• EXERCISE DESCRIPTION:
Transcribe exactly everything in the data below from the line containing "CATERPILLAR CHARGEUSES-PELLETEUSES 420F" down to the line containing "Picture of Cảm", both lines included and nothing further.

• RECORD EXCERPTS:
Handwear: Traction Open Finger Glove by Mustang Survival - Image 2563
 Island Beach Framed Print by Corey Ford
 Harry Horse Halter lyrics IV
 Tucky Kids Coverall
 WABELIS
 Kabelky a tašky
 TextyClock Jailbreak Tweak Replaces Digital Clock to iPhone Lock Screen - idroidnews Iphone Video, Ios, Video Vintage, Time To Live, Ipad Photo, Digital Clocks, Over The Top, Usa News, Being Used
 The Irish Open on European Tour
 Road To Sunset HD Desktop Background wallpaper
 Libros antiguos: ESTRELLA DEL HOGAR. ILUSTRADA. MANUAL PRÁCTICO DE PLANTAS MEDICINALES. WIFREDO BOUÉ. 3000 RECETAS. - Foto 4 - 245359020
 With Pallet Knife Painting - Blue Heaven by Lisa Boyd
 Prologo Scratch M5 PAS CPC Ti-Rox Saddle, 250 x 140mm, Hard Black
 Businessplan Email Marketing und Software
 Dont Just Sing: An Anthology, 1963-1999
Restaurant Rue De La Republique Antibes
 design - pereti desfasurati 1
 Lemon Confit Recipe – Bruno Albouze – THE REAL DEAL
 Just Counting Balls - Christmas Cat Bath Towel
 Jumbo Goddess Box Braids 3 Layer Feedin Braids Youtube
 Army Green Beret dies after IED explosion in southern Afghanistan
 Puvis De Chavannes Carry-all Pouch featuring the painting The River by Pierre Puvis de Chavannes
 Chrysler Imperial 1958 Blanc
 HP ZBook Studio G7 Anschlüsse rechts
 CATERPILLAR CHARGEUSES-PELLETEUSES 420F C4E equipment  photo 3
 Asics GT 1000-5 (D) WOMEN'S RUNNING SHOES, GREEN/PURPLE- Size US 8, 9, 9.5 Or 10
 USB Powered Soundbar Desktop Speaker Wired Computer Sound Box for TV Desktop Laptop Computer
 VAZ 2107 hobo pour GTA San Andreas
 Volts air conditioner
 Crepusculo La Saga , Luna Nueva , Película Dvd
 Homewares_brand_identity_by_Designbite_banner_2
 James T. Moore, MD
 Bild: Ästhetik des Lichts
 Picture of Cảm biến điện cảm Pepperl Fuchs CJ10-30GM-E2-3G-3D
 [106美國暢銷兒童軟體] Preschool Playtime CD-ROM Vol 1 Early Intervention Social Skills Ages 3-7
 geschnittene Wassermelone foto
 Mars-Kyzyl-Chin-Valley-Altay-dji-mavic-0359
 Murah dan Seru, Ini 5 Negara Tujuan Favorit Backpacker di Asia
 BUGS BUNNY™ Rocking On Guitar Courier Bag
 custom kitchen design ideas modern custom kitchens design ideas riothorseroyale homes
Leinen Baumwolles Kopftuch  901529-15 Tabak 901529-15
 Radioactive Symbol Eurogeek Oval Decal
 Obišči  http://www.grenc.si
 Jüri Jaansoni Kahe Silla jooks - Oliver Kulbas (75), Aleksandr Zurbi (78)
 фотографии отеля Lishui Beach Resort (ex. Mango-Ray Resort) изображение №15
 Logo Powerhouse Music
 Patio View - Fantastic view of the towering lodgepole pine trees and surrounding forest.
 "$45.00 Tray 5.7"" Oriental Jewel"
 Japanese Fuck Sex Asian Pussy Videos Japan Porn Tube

• TASK SOLUTION:
 CATERPILLAR CHARGEUSES-PELLETEUSES 420F C4E equipment  photo 3
 Asics GT 1000-5 (D) WOMEN'S RUNNING SHOES, GREEN/PURPLE- Size US 8, 9, 9.5 Or 10
 USB Powered Soundbar Desktop Speaker Wired Computer Sound Box for TV Desktop Laptop Computer
 VAZ 2107 hobo pour GTA San Andreas
 Volts air conditioner
 Crepusculo La Saga , Luna Nueva , Película Dvd
 Homewares_brand_identity_by_Designbite_banner_2
 James T. Moore, MD
 Bild: Ästhetik des Lichts
 Picture of Cảm biến điện cảm Pepperl Fuchs CJ10-30GM-E2-3G-3D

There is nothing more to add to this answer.